5. Has indexing consistency of studies of diagnostic accuracy improved since
the STARD initiative?
6. Is the retrieval of studies from journals that contain structured
abstracts better than from those journals that have semi-structured or
unstructured abstracts?
7. What are the consequences of using different search strategies (most
sensitive search, most specific search, or "optimal" search [which minimizes
the sum of false negative and false positive errors]) on article retrieval
for systematic reviews and the corresponding measures and conclusions of
systematic reviews of diagnostic accuracy?

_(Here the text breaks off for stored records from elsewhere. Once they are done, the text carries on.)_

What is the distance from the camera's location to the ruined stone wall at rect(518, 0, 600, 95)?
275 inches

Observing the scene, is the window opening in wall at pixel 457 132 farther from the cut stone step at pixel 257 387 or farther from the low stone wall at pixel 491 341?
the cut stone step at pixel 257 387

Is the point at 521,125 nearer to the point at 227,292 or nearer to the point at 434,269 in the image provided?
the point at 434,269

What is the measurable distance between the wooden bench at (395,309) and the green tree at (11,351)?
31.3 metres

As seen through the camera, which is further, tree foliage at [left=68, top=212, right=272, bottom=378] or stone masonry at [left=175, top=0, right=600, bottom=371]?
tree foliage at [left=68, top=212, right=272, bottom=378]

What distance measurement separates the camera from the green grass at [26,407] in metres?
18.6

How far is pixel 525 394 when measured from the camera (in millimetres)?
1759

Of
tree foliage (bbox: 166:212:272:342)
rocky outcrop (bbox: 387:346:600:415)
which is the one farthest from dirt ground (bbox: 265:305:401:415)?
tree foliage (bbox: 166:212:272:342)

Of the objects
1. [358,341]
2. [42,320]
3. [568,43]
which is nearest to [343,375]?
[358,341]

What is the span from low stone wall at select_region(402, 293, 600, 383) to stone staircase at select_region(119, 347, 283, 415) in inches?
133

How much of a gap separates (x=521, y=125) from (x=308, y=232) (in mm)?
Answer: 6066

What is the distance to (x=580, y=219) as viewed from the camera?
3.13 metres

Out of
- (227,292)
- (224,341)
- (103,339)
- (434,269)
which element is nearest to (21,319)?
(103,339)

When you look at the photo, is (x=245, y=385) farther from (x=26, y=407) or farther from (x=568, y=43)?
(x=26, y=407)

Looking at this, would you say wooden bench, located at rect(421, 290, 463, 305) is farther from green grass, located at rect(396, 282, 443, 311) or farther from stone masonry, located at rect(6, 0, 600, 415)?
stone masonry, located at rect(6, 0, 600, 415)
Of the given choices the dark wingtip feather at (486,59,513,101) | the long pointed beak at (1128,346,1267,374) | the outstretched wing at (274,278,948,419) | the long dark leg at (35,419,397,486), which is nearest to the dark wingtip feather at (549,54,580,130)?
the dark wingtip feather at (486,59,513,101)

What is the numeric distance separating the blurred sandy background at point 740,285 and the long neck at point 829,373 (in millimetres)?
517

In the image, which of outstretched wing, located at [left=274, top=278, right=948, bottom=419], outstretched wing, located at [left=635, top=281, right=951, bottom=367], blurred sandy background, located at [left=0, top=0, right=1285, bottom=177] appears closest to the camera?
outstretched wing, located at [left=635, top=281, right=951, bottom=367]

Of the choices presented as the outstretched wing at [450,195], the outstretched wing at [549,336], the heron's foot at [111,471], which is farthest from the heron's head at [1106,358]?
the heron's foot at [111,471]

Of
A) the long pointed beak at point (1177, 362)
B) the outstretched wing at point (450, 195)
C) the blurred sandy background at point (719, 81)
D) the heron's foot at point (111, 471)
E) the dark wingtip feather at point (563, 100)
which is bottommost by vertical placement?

8. When practicing clinicians conduct a time-limited search for studies of
treatment or diagnosis with the content terms supplied, what is the yield of
relevant citations, comparing the main PubMed search screen with Clinical
Queries? Are clinicians more satisfied with the retrieval of studies in
MEDLINE when searching using the specific clinical hedges, via the PubMed
Clinical Queries screen, than when searching from the PubMed main screen
without the clinical hedges? What are end-user perceptions while searching?
What are the effects of limiting searches to a core journal subset for
internal medicine, compared with the full PubMed journal database?